» WORK REQUIRED
Set down again exactly the lines of the listing below that fall between the line holding "In Liebe und" and the line holding "Den Seelenrosenkranz beten", inclusive.

---------------

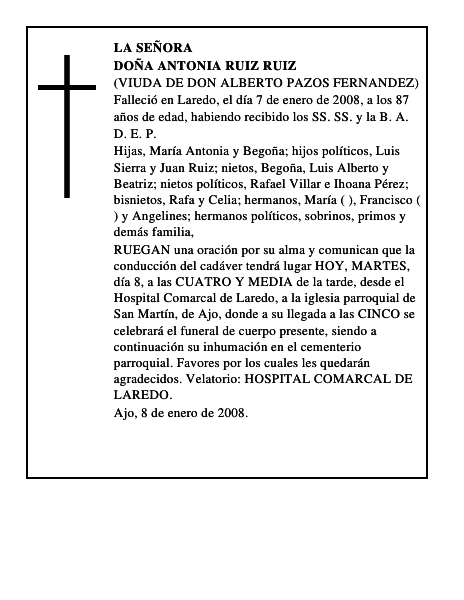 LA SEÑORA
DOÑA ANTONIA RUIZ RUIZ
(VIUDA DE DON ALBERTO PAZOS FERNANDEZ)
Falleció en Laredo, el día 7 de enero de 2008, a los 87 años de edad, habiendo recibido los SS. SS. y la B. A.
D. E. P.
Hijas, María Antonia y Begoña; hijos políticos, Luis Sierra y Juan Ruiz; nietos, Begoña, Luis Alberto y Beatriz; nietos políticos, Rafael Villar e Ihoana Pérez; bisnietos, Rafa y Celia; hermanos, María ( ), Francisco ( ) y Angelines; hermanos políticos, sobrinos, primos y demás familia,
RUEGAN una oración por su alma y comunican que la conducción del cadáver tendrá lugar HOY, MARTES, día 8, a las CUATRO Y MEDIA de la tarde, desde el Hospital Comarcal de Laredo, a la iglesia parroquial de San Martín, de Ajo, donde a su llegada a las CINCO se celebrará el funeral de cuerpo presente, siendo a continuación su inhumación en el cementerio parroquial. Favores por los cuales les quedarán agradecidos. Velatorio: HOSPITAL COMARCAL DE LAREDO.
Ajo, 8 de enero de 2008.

---------------

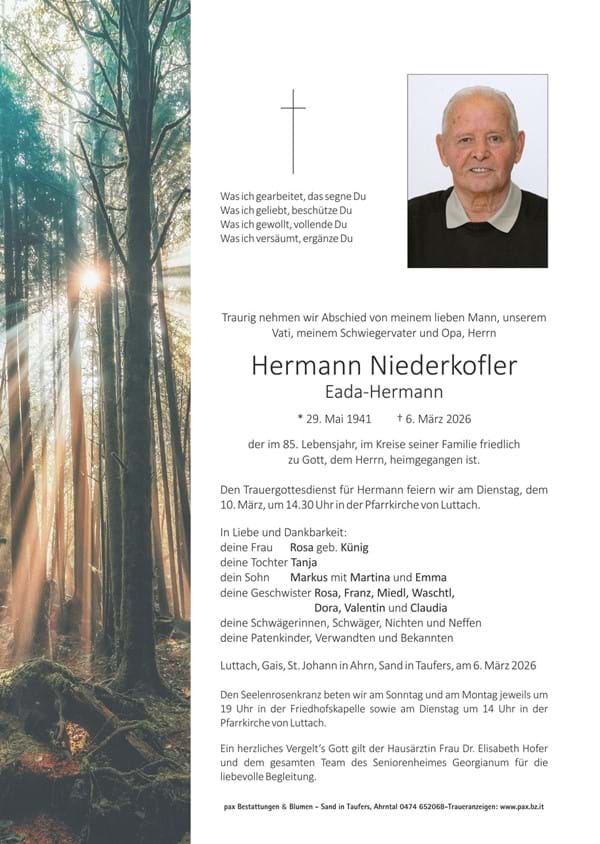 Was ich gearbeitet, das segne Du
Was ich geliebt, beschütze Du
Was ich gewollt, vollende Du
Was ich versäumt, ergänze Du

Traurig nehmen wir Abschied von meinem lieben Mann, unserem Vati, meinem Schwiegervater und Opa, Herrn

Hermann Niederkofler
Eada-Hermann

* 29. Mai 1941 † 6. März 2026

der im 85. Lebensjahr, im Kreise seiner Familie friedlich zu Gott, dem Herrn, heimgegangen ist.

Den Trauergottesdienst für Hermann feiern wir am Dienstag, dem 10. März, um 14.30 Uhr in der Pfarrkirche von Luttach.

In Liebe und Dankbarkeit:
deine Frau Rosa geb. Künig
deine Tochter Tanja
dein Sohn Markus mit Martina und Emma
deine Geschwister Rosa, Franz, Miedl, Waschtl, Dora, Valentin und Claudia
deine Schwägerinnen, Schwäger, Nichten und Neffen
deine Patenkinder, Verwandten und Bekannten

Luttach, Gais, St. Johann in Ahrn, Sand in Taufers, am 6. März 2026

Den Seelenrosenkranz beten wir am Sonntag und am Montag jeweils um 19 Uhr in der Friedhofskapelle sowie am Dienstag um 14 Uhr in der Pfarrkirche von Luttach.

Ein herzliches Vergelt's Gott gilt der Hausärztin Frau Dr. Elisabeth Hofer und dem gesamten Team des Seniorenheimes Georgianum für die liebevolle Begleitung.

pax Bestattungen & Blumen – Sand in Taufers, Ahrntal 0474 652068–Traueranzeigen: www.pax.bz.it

---------------

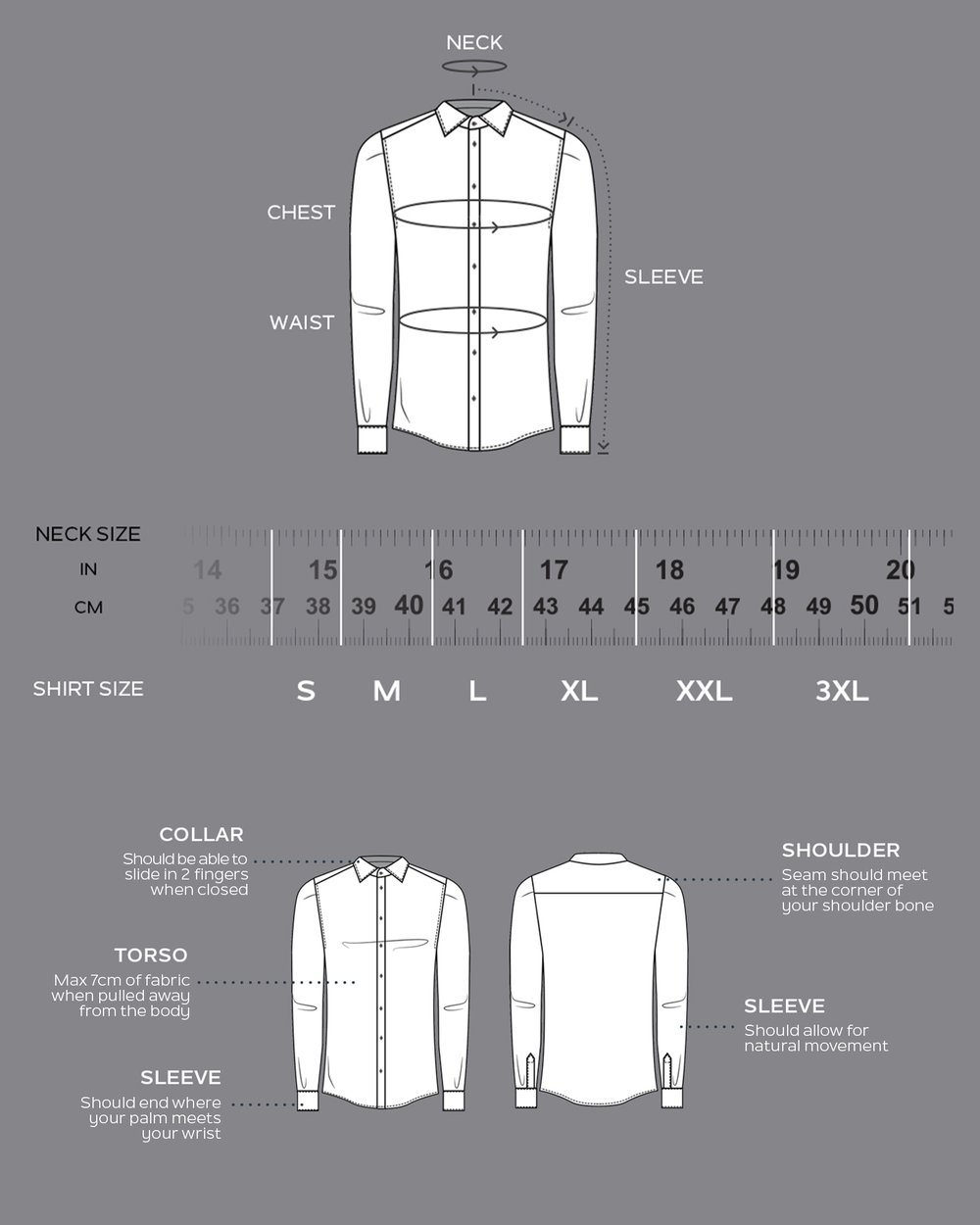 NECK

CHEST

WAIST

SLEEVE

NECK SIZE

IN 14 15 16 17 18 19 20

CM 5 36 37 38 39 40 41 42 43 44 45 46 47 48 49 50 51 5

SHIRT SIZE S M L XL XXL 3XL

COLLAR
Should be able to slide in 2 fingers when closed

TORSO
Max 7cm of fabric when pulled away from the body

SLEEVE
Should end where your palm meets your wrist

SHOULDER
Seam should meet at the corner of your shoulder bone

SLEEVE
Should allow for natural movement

---------------

» SOLUTION FOR THIS EXERCISE
In Liebe und Dankbarkeit:
deine Frau Rosa geb. Künig
deine Tochter Tanja
dein Sohn Markus mit Martina und Emma
deine Geschwister Rosa, Franz, Miedl, Waschtl, Dora, Valentin und Claudia
deine Schwägerinnen, Schwäger, Nichten und Neffen
deine Patenkinder, Verwandten und Bekannten

Luttach, Gais, St. Johann in Ahrn, Sand in Taufers, am 6. März 2026

Den Seelenrosenkranz beten wir am Sonntag und am Montag jeweils um 19 Uhr in der Friedhofskapelle sowie am Dienstag um 14 Uhr in der Pfarrkirche von Luttach.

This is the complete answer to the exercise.